**EXTRACTED TEXT**.
-------------------------

Former U.S. President Donald Trump spoke during a campaign rally at Legacy Sports USA on October 9, 2022 in Mesa, Arizona. Hillary Clinton attended an event on September 10, 2022 in Toronto, Ontario.

An attorney for former President Donald Trump on Tuesday filed the precursor to a long-promised appeal in a rubbished racketeering lawsuit against Hillary Clinton and a number of political foes from the 2016 election cycle.

However, the document wasn’t properly signed, the court clerk’s office indicated almost immediately.

A terse notice of appeal submitted to the U.S. District Court for the Southern District of Florida reads accordingly: “Notice is hereby given that the plaintiff, Donald J. Trump, appeals to the United States Court of Appeals for the Eleventh Circuit from the Order of the Hon. Donald M. Middlebrooks entered on Sept. 8, 2022 . . . in the instant action.”

Attached was a copy of a check and a receipt for $505 to cover the cost of transmitting the lower court record to the circuit court of appeals.

The district clerk of court’s office quickly spat back a deficiency notice. It says the relevant documents “were filed conventionally that should have been filed electronically” — they appear on the docket as scans of paper documents rather than as PDF text files — and as “missing required signature(s)” under Federal Rule of Civil Procedure 11(a).

The relevant rule reads:

Every pleading, written motion, and other paper must be signed by at least one attorney of record in the attorney’s name—or by a party personally if the party is unrepresented. The paper must state the signer’s address, e-mail address, and telephone number. Unless a rule or statute specifically states otherwise, a pleading need not be verified or accompanied by an affidavit. The court must strike an unsigned paper unless the omission is promptly corrected after being called to the attorney’s or party’s attention.

The notice of appeal was electronically signed by Jared J. Roberts of the Binnall Law Group in Alexandria, Virginia, as an attorney for Trump. His insertion into the matter appears to be new, as his name does not yet appear on the docket as having entered an official appearance for Trump. Attorneys Alina Habba and Michael T. Madaio, both of Bedminster, New Jersey, and attorneys Peter David Ticktin and Jamie Alan Sasson, both of Deerfield Beach, Florida, have long been Trump’s attorneys of record in the case.

Roberts has been licensed to practice law in Florida since May 18, 2022, according to the state bar’s website. He is a member of the bar’s “young lawyers” section, the website indicates. His professional profile — he works for Trump attorney Jesse R. Binnall’s law firm — says he graduated from law school in 2021 and is active in “local Republican organizations.”

-------------------------

**TASK TO COMPLETE**.
Please resume the news article about Trump's notice of appeal in the lawsuit against Hillary Clinton, picking up after its last sentence. The records that follow come from a separate source.

**RECORD SET**.
-------------------------

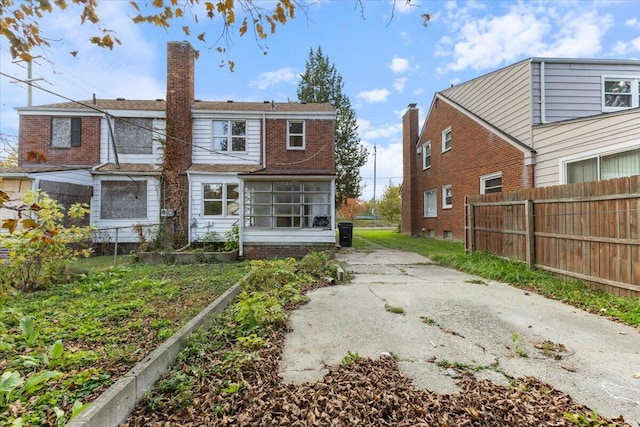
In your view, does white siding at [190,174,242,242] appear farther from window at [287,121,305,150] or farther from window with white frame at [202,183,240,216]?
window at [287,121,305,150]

-------------------------

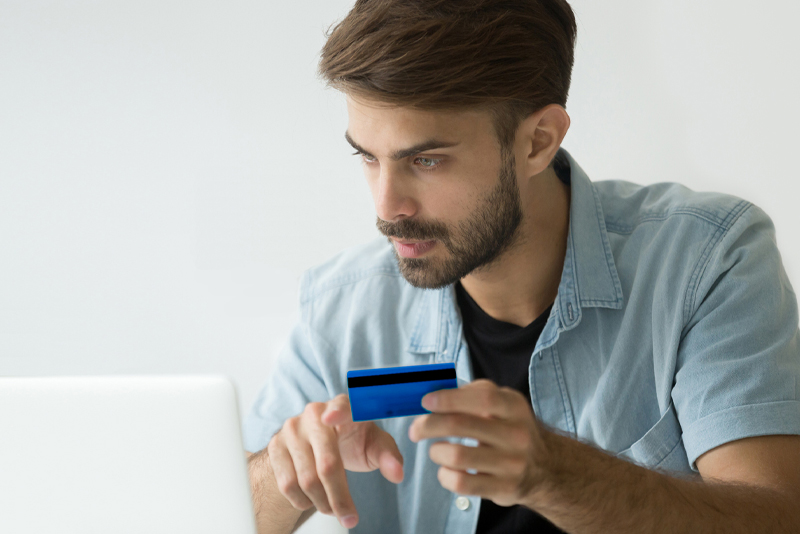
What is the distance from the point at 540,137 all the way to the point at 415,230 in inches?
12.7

-------------------------

**FINAL RESULT**.
Trump’s counsel of record filed the case in question on March 24 as an archlawsuit of grievances connected to the 2016 election. The defendants in the original 108-page civil lawsuit included, but were not limited to, the Democratic National Committee, its law firm Perkins Coie, that firm’s former partner Michael Sussmann, Rep. Debbie Wasserman Schultz (D-Fla. 23), Fusion GPS, Christopher Steele, former FBI Director James Comey, former FBI agent Peter Strzok, former FBI attorneys Lisa Page and Kevin Clinesmith, and former deputy FBI director Andrew McCabe. Also sued were several “John Does” and unknown corporations.

The case was widely criticized when it was filed and fared no better after judicial scrutiny at the district court level. Clinton and the other defendants quickly pointed out that Trump’s myriad allegations and causes of action were time-barred by the applicable statutes of limitation.  Trump’s attorneys attempted unsuccessfully to argue that the statutes of limitations should be tolled during Trump’s entire presidency because he was too preoccupied with the demands of his job to file the case while he was still in the White House.

Clinton impresario John Podesta, who was also a named defendant, even used Trump’s tweets against him in his requests to jettison the case.

Even if the claims weren’t time-barred, the defendants asserted that Trump was wrong on the law.

The government successfully substituted itself as a defendant for many of the original named parties, and Judge Middlebrooks dismissed the entire proceeding in spectacular fashion on Sept. 9.

One of the named defendants has since moved for sanctions; Trump’s attorneys defended their case by saying key portions of it were lifted from an indictment filed by Special Counsel John Durham against Igor Danchenko. Danchenko was not named as a defendant in Trump’s RICO case, and his criminal case — he allegedly lied to the FBI — currently remains unresolved.

The papers filed Tuesday promise an appeal, but as of the time of this report, no concomitant paperwork has been filed before the 11th Circuit Court of Appeals, the requisite appellate bench that would hear the case.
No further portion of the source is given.